▶ [Input material]:

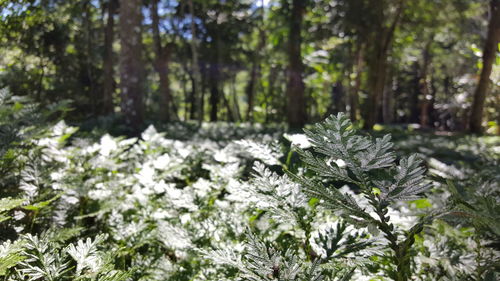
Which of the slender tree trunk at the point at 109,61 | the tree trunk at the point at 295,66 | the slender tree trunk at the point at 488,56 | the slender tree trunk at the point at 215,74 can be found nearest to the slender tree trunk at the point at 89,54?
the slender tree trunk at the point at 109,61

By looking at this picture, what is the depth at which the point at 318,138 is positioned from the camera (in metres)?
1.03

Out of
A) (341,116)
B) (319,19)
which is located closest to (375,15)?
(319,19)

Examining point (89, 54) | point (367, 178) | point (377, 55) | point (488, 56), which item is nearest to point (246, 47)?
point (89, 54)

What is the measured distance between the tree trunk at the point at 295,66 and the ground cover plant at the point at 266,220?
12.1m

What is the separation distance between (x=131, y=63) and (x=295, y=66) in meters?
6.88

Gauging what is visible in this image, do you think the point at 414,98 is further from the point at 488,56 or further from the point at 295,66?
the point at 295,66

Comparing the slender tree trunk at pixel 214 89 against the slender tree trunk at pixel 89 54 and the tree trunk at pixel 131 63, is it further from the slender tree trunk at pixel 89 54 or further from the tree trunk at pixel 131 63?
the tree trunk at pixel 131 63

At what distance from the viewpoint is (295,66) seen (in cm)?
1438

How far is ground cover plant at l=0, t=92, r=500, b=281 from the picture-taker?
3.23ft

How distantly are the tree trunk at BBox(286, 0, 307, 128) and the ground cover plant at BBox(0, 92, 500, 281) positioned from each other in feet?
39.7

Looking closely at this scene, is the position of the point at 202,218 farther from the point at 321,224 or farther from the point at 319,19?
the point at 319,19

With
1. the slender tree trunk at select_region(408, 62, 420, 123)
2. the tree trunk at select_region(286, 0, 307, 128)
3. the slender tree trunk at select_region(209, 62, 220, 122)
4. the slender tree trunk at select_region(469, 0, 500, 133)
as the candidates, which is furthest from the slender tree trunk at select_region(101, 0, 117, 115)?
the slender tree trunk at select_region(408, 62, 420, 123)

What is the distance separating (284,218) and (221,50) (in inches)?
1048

▶ [What is expected]:
Omit the pictures, then output the rest of the listing exactly.

▶ [Correct response]:
Which of the slender tree trunk at the point at 109,61 | the tree trunk at the point at 295,66 | the slender tree trunk at the point at 488,56 | the slender tree trunk at the point at 215,74 can be found nearest to the slender tree trunk at the point at 89,54?
the slender tree trunk at the point at 109,61

By looking at this picture, what is the depth at which the point at 318,138 is positioned from the camera (in metres)?
1.03

Out of
A) (341,116)
B) (319,19)
which is located closest to (375,15)?
(319,19)

Examining point (89, 54) | point (367, 178) | point (377, 55) | point (488, 56), which item is nearest to point (246, 47)?
point (89, 54)

What is the measured distance between the tree trunk at the point at 295,66 and the ground cover plant at the point at 266,220?
12.1m

What is the separation distance between (x=131, y=63) and (x=295, y=66) in meters?
6.88

Gauging what is visible in this image, do you think the point at 414,98 is further from the point at 488,56 or further from the point at 295,66?
the point at 295,66

Comparing the slender tree trunk at pixel 214 89 against the slender tree trunk at pixel 89 54 and the tree trunk at pixel 131 63, is it further from the slender tree trunk at pixel 89 54 or further from the tree trunk at pixel 131 63?
the tree trunk at pixel 131 63

At what distance from the viewpoint is (295,66) seen (in cm)?
1438

How far is ground cover plant at l=0, t=92, r=500, b=281 from the picture-taker?
3.23ft

How distantly are the tree trunk at BBox(286, 0, 307, 128) and the ground cover plant at BBox(0, 92, 500, 281) positioned from each other in feet?
39.7

Looking closely at this scene, is the position of the point at 202,218 farther from the point at 321,224 or farther from the point at 319,19?
the point at 319,19

With
1. the slender tree trunk at select_region(408, 62, 420, 123)
2. the tree trunk at select_region(286, 0, 307, 128)
3. the slender tree trunk at select_region(209, 62, 220, 122)
4. the slender tree trunk at select_region(469, 0, 500, 133)
as the candidates, which is furthest from the slender tree trunk at select_region(101, 0, 117, 115)?
the slender tree trunk at select_region(408, 62, 420, 123)

What is the distance separating (284,218) and (221,50) (in inches)?
1048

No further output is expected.